Giving thanks to the gift of music, one of our favourite contemporary multi-instrumentalist composers Jefre Cantu-Ledesma continues to build upon the vein of sprawling and shimmering ambient works that he struck with previous Mexican Summer album 2019’s Tracing Back The Radiance. Where that album fades slowly in, gingerly eking out its melodic offerings, his latest record Gift Songs is immediately generous with its texture and beauty. The timbres are sharper, more pronounced, yet still wading sweetly through the ceaseless deluge of sound, flowing from the fingers of a grand cast of musicians.
It may seem like a far cry from the sandblasted shoegaze and noisy noir of Cantu-Ledesma’s earlier works, a signal of decades of refinement and hiking the sonic pathways, but the raw emotion remains. Now, it’s drawn out by a comfortability in the new musical realms he inhabits, quickly blossoming into a frothing flood of instrumentation as the album opens with ‘The Milky Sea’. The gentle throb of synths lay in the wake of cresting piano waves and lightly skipping drums, as the track holds you in its grasp for fifteen minutes, merging with its flow before letting go into the final quarter of looming, lurching strings.
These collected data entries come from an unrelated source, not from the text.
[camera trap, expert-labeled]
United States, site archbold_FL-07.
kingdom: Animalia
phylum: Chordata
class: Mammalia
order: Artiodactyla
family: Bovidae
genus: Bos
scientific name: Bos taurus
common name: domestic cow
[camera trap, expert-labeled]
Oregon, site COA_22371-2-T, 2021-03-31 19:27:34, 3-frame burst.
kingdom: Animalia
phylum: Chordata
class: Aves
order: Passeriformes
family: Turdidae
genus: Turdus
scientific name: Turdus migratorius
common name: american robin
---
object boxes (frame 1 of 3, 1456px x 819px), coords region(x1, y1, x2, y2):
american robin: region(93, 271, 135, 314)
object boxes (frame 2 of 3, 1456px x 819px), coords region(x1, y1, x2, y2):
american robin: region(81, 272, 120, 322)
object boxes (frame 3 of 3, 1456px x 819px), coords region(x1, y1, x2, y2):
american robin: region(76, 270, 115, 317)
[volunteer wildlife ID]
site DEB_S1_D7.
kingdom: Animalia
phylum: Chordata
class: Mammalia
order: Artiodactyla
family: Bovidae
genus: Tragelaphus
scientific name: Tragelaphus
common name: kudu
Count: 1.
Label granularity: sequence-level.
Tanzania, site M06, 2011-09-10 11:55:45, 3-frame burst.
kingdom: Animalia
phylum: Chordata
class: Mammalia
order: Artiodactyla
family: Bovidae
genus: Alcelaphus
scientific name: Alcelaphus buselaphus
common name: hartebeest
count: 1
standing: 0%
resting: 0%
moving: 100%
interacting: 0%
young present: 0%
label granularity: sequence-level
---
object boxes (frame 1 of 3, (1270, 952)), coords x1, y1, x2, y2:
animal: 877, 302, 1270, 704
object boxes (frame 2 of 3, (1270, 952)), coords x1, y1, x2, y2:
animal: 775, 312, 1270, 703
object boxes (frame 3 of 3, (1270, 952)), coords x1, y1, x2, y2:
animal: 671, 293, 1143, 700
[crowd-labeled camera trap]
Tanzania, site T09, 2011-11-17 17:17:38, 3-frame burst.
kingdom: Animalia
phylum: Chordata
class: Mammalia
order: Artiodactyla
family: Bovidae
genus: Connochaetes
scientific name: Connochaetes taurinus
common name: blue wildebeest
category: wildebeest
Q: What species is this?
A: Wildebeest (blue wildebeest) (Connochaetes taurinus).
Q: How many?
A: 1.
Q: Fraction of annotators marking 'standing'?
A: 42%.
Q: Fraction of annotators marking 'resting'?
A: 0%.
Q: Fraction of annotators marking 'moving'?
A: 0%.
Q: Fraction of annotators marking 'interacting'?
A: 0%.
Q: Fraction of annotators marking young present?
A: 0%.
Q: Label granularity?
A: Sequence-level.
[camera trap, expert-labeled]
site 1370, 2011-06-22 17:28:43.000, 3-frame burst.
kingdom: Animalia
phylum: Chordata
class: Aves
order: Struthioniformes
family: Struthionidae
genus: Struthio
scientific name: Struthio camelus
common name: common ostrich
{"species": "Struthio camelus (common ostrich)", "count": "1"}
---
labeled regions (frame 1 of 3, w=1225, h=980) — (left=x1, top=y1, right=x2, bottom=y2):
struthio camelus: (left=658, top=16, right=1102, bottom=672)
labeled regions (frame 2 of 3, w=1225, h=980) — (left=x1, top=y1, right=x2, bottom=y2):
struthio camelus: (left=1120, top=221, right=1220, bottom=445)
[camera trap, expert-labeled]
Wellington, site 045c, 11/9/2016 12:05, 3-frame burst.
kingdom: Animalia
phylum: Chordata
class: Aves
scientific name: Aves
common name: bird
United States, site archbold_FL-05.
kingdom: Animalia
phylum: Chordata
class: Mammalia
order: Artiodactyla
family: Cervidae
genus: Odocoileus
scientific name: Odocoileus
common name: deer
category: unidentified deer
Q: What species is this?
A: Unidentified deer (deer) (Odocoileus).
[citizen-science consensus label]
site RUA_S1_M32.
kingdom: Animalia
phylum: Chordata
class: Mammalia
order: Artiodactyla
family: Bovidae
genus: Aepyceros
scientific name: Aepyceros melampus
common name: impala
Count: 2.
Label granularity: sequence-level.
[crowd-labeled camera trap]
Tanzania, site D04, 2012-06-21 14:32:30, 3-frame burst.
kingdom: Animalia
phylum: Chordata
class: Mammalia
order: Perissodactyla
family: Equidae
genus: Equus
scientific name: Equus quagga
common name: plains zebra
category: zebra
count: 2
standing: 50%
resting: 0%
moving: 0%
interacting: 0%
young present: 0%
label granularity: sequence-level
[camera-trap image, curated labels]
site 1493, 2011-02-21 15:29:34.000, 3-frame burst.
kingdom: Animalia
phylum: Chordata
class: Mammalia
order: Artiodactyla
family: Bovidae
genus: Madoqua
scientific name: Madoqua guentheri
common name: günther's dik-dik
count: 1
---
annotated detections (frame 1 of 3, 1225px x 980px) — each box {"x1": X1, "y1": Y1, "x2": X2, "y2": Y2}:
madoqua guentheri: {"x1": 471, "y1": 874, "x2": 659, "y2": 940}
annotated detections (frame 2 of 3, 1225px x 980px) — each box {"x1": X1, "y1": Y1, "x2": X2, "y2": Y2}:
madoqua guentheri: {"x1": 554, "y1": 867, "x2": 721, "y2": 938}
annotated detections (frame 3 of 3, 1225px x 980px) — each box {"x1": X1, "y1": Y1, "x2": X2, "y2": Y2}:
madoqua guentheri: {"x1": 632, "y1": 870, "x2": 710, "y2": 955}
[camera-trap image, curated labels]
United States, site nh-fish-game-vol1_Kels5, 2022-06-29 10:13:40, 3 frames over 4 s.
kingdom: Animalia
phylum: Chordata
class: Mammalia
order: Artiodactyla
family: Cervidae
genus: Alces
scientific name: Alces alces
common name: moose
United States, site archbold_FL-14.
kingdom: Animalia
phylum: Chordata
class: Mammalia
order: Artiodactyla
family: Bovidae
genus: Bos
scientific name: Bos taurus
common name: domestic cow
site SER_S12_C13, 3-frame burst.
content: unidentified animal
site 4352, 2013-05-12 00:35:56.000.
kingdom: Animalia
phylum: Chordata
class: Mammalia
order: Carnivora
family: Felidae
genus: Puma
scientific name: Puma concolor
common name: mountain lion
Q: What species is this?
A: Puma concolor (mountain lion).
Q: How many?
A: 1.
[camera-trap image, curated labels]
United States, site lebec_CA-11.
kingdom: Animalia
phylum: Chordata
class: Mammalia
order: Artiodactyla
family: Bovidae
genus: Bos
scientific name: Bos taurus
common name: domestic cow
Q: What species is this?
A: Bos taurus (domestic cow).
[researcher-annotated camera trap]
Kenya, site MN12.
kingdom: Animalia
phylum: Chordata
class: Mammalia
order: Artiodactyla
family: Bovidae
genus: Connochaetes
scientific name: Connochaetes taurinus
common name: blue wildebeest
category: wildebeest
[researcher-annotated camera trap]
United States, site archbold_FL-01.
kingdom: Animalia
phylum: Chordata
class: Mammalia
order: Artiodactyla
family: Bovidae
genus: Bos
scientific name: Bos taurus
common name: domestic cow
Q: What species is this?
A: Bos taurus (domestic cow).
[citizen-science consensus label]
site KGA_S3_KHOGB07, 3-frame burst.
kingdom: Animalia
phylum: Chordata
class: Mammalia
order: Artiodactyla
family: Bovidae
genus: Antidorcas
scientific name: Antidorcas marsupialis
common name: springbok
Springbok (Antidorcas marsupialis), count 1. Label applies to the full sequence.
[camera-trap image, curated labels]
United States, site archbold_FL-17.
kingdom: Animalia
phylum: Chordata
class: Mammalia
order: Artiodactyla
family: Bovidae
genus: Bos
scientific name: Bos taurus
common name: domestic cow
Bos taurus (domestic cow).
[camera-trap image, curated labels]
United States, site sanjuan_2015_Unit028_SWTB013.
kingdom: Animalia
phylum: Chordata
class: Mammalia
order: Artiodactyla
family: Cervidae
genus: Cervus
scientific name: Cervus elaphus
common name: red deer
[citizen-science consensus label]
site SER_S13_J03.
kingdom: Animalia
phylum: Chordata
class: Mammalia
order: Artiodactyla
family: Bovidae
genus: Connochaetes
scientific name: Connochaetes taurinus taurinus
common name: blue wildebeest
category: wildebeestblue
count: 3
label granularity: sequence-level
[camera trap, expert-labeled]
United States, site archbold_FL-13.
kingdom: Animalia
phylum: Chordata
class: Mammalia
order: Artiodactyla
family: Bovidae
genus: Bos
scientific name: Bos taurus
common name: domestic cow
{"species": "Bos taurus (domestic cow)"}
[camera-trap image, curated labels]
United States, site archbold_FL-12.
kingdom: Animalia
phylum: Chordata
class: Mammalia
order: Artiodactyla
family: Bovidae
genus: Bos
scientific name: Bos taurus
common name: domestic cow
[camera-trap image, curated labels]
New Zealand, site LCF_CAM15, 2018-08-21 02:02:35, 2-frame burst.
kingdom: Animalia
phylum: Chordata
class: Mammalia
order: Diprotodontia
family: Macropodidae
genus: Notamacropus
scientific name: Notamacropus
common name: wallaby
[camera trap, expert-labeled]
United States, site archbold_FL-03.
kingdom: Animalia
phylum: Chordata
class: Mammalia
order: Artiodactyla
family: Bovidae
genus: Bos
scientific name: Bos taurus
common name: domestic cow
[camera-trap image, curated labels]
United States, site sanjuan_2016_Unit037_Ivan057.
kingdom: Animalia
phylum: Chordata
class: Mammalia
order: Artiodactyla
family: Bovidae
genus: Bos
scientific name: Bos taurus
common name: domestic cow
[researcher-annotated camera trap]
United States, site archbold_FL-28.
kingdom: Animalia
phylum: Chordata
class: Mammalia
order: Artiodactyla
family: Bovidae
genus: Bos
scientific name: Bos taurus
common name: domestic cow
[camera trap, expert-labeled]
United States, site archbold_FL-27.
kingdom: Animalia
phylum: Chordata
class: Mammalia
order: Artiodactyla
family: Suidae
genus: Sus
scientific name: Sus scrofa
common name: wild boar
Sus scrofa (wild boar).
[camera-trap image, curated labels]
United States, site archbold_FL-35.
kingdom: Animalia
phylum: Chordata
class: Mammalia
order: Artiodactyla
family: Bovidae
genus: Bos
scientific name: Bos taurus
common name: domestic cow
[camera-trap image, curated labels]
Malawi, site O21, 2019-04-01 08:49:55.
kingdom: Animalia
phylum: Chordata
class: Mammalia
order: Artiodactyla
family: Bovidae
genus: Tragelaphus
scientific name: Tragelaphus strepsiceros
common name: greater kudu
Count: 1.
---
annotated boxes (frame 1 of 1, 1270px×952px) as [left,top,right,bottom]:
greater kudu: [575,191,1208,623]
The title track is split into a triplet of piano and drone duets: soft plunking keys that at times are joyously detuned and dissonant as they hop and jump across beds of earthy tones, evoking the bellows of organs and accordions. Contemplative chords traipse delicately, travelling upwards in ode and awe, leading to the huge groaning communion of notes on ‘River That Flows Two Ways’, accompanied solely by the faint shuffling of the world around them. Like each track here, its monumental minimalism is imbued with thoughts of the natural world, something that Jefre Cantu-Ledesma has realised with some of his most wonder-filled recordings yet.